Can Grafana fire an alert on the basis of majority of the times my query is violated?

Hi all,

Example;

  1. Let’s say that I have a metric which shows me CPU Utilization and if the utilization crosses 80%, an alert should be fired.

  2. I have created an alert which evaluates my query every 1m for 5m.

  3. This basically means that my query will be evaluated 5 times in 5 mins (1m + 1m + 1m + 1m + 1m) before it sends an alert to me.

  4. Now, let’s say that for the first 3 evaluation, CPU utilization was above 80% but for the next 2 evaluation, it went down to 60%. So, this tells me that in last 5 mins, for the majority of the time (3 out of 5 times) my CPU utilization was more than I wanted.

  5. What I need is to find a way that Grafana fires an alert to me on the basis on that majority. If 3 out of 5 times, my condition is violated, then fire an alert otherwise I don’t need any alert.

Is this possible? Can anyone help me out here?

This is more or less what the average function does in a Reduce expression, but instead of looking at the past 5 evaluations, it takes the avarage of each data point returned by the query. This means that you can write a query that averages the CPU usage of the last 5 minute, in 1 minute intervals, and then alert on the average of the average.

Hi George,

Thanks for the response but it seems I need to write my query for dashboard again. I am looking if Alert’s evaluation behavior can do this?

Hi! You might need to change some of the dashboard query when writing your alert query as queries cannot always be copied 1:1 if the alert needs to do something different from the visualization.

Hi @georgerobinson I have written (1 - avg(rate(node_cpu_seconds_total{mode=“idle”}[$__rate_interval])) by (instance)) * 100 which finds out my CPU utilization %

I have put an alert query on this by using Reduce and Math function and then set the alert evaluation period for every 1m for 5m.
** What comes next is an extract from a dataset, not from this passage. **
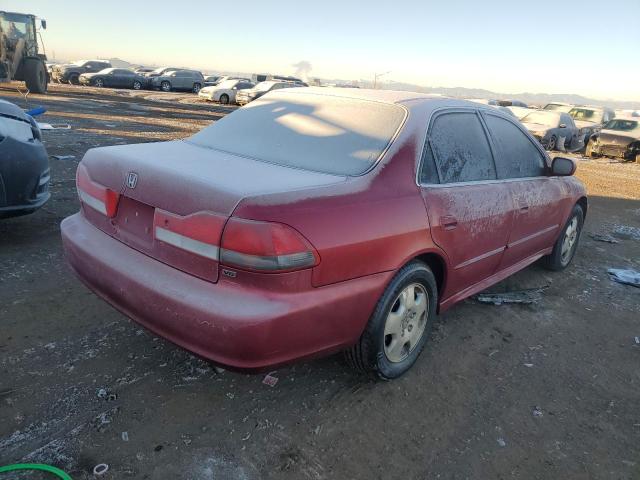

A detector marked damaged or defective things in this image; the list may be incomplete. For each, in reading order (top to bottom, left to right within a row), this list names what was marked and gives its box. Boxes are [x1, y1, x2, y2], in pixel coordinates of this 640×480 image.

Now can you please help me where to change the query in order to receive the outcome?

Hi! You can edit the alert rule either from the dashboard or the alert rules page, and then change the query under Set a query and alert condition.

1 Like

Thanks @georgerobinson will try this. Also, is there any way in Grafana through which we can count the number of times my threshold was violated in a day?

Hi @georgerobinson

  1. Right now, the query of my panel is avg by (instance) (rate(node_cpu_seconds_total{mode=“idle”}[$__rate_interval])) * 100 which tells me the idle % of my CPU.

  2. I have put an alert with the help of reduce function: -

With the help of this, I am able to get the count of all the data points that can be seen in the specified time range (i.e., 5 mins which I have set).

  1. But I don’t want to see all the data points here. As you can see that I have put a threshold at 99.78%, I just want to see the count/number of times my time series data crossed that threshold and then put an alert of that threshold.

  2. So that the alert can notify me how many times in last 5 mins my threshold has been violated.

  3. I have also tried to use Classic condition but the output was 0.

  1. Next, I tried to write a query which simply counts my id% query but it gave me 100 as output.

count (avg by (instance) (rate(node_cpu_seconds_total{mode=“idle”}[$__rate_interval]))) 100 99.78*

  1. Can you help me if there is something I am missing here?